What will this decision mean for the state’s water supply?

Probably not much – at least not yet – if you aren’t a farmer in the San Joaquin Valley. Experts say it will probably result in between 300,000 and 500,000 acre-feet more water removed from the Delta each year via pumping stations near Tracy. That’s a considerable jump from the annual average of 4 to 5 million acre-feet. (One acre-foot of water is about what the average household uses in six months to a year.) Most of the newly diverted water would flow to San Joaquin Valley farmers.

The new rules have been welcomed by California growers, as well as the urban water agency that serves millions of residents in Southern California. “While this creates some uncertainty about our future supplies, it is without question a better approach,” said Jeffrey Kightlinger, general manager of the Metropolitan Water District of Southern California.

But Jon Rosenfield, a senior scientist with the environmental group San Francisco Baykeeper, said marginal gains from the plan won’t be worth the harm to endangered species. “They’re going to cause more harm to species that are already circling the drain just so they can get a little more water,” he said.

A male Chinook salmon returns from the Pacific to spawn. Photo via California Sea Grant/Flickr
A male Chinook salmon returns from the Pacific to spawn. Photo from California Sea Grant/Flickr

What impact will the new rules have on endangered species?

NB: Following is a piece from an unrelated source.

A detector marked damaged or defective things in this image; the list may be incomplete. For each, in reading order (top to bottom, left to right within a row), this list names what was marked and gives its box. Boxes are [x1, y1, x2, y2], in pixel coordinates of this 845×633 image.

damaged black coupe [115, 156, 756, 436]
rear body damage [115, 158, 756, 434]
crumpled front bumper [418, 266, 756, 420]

A tiny, silvery fish called the delta smelt once shoaled by the millions at the confluence of the Sacramento and San Joaquin rivers but are now widely considered to be functionally extinct. In fact, few are caught anymore in scientific sampling efforts. Winter-run Chinook salmon historically returned to the Sacramento in spawning runs of hundreds of thousands of adults. Today, a few thousand make the trip each year. In addition, killer whales are an endangered species, primarily because the salmon they depend on for food are depleted.

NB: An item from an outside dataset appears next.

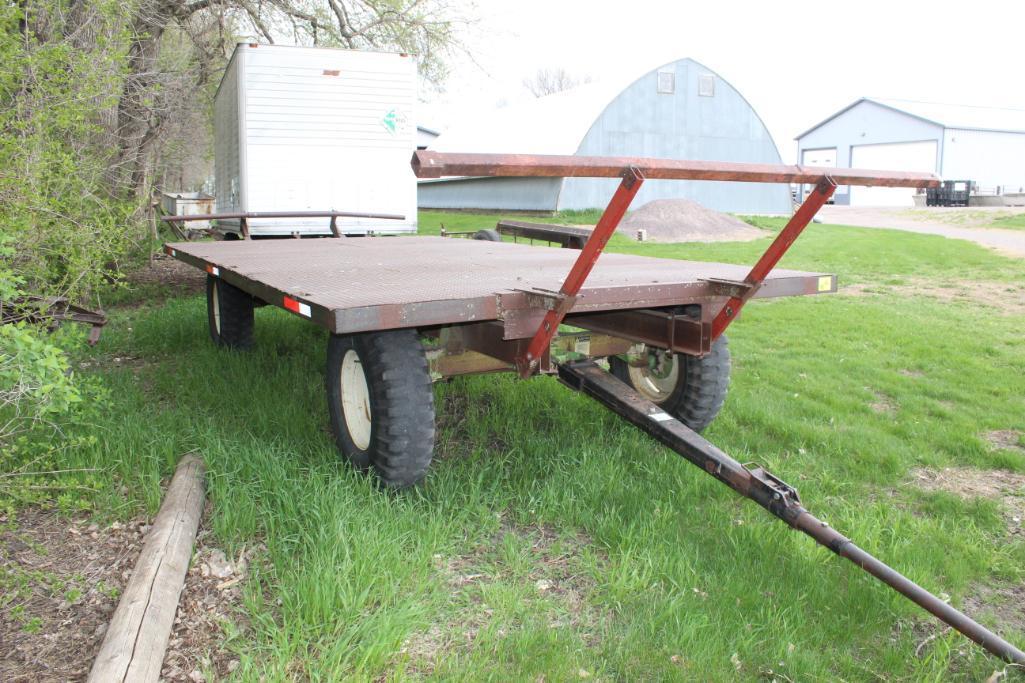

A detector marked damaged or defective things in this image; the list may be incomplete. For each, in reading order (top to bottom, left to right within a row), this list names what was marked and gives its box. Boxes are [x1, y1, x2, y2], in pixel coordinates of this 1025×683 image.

rusty steel deck surface [166, 237, 832, 336]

The agencies that wrote the new water plans are saying they would improve conditions for smelt and salmon compared with previous management guidelines. “We have a plan that is much better for fish, farms, and communities than our current operations,” said Ernest Conant, a regional director with the Bureau of Reclamation, in a press conference on Tuesday.

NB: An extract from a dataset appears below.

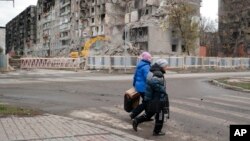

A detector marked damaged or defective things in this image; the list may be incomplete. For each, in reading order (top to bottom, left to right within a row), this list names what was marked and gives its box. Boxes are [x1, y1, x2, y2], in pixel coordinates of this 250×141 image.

damaged apartment building [5, 5, 36, 56]
damaged apartment building [219, 0, 250, 57]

But others dispute this. They say that the fish are already too close to extinction to tolerate any further water diversions.

“The agencies have said that this won’t make things worse—but my question is, what if things are already worse?” said Jeffrey Mount, a senior fellow with the Public Policy Institute of California.

The entire Delta ecosystem is in peril, as revealed by annual surveys that have shown crashing populations of several native fish species. Many scientists have concluded that, among other things, more water must be left in the Delta and allowed to reach San Francisco Bay in order to improve the health of the estuary.

In 2018 the State Water Resources Control Board determined that survival of the fish depends on water pumps taking less water from the estuary. In fact, it said “existing regulatory minimum Delta outflows are too low to protect the ecosystem.”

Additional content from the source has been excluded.